Orange TsaiPosted 1 Year Ago
  • Windows supports Unicode for strings, now-a-days. This article discusses the evolution of string encodings on Windows and the requirement for backward compatibility. Originally, Windows used ANSI encoding. This relied on code pages for languages depending that did not fit within 8-bit ASCII. These code pages were specific to a given language so a Taiwanese message going to a Japanese computer would be rendered differently.
  • In Windows, there are actually two types of code pages. ANSI code pages (the focus of this article) and the OEM Code Page. Eventually, Windows moved over to UTF-16 which uses 16-bits for most characters and 32-bit for rarer ones. While making this change, Windows switched to wide characters UTF-16 on many of their APIs. To remain backward compatible, there are two sets of APIs: A for ANSI and W for UTF-16 wide.
  • The main focus of this post is when wide characters are passed into the ANSI APIs that doesn't exist in the existing code page. Instead of erroring out, the code attempts to do a best fit match back to the current ANSI code page. For instance, the infinity character gets mapped to 8 on code page 1252. Different languages have different quirks. To test this out, they created a tool to show off this functionality. The goal is to abuse this "best fit" feature in order to trick programs on Windows to do weird things.
  • The first instance they found of this was when using the PHP-CGI server. The original vulnerability (from 2012) demonstrated that adding a dash (-) to a query parameter could be used for argument injection, eventually leading to code execution. Using this same exploit method and our "best fit" trick, we can do the same. The URL query parameter ?%ADs will translate into a - on Chinese and Japanese computers. I remember reading the report yet had no idea why this mapping happened. I investigated why this happened but never came to a good conclusion on why. Now I do!
  • What else is affected by this? The Yen and Won symbols on Japanese/Korean Code pages will map to / and \ respectively. Since these are interesting characters for directory traversal, it could be a useful exploit. They found that the Cuckoo Sandbox could be escaped using this technique. The system saw the string as having same characters but the file access APIs in Windows did the "best fit" mapping under the hood.
  • The next target is command line arguments, similar to the PHP bug. In PHP, the function escapeshellarg() is the standard way to prevent command injection and argument injection. In Python, subprocess executes the command after doing some escaping. Under the hood, this will call into CreateProcess with the quoted parameters. If you can control ANY part of the data in the command, then U+FF02 (a full width quote) can be used to bypass this. This is because the functions don't escape it, but the system does the best-fit mapping BEFORE calling the executable.
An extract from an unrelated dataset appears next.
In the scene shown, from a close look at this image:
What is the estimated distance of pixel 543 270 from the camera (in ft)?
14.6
  • This same attack can work by injecting a \ to remove the escape of another parameter. For instance, using the Won sign to add in a \ alongside a ", leads to the escape of \" on the double quote. Once the best-fit happens on the Won sign, this turns into \\" to void the escaping. They mention that argument splitting via spaces and tabs is fruitful using other characters as well. Neat!
  • ElFinder, which is a PHP application, could be used to pop a shell on by using the tar.exe command with the argument injection. The Open-With feature has a handler table in Windows. Since the filename is part of the argument, it becomes an attack surface. On Microsoft Excel, renaming this file to an argument-splitting payload leads to confusion in the interpretation. This leads to adding arbitrary arguments to excel.
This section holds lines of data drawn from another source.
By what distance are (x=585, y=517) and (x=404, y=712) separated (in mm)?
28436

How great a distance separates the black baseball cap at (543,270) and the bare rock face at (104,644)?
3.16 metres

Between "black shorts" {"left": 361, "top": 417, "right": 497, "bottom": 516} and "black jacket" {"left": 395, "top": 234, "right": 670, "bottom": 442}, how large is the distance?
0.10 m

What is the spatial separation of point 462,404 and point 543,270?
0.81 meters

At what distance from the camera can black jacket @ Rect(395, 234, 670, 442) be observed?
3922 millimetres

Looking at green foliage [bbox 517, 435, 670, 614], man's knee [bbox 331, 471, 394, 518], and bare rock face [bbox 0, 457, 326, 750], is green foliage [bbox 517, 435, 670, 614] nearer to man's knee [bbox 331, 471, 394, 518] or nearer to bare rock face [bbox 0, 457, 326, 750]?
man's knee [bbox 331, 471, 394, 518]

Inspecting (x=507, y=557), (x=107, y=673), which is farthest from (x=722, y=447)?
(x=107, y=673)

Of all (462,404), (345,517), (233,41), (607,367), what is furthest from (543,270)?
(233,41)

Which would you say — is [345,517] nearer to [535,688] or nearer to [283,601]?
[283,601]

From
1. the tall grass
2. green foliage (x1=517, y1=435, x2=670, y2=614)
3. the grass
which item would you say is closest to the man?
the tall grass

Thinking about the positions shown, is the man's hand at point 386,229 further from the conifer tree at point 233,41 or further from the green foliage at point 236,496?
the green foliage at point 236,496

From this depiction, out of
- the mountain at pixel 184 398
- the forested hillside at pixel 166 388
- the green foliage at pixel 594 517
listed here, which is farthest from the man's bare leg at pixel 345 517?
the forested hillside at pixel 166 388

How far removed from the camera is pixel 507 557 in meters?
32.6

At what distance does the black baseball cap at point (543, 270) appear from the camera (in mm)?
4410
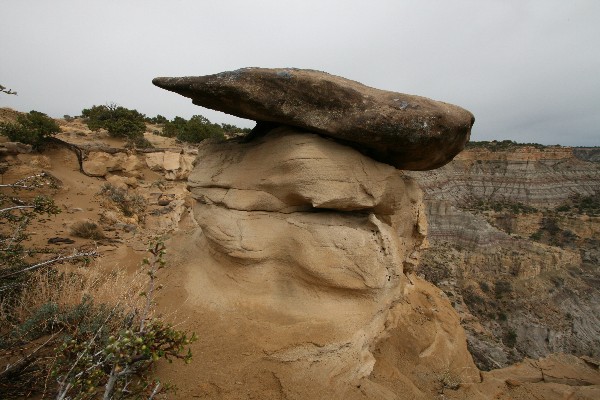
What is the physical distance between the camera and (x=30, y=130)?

  • You're not safe even if your program is just a simple C program! Using int main will default to the ANSI API usage to get the arguments and environment variables for the call. The compiler adds this in other the hood. A user could also specify wmain if they wanted to remediate this. Environment variables were a huge issue on this as well, leading to LFI and a WAF bypass in some PHP things.
  • Disclosure of these bugs was difficult. Developers thought the bug was in Windows while Windows said they needed to maintain backward compatibility. You can use the beta UTF-8 package on Windows as a user. Additionally, use safe APIs instead of shell commands when possible. Is the dawn of a new bug class on Windows? It appears so.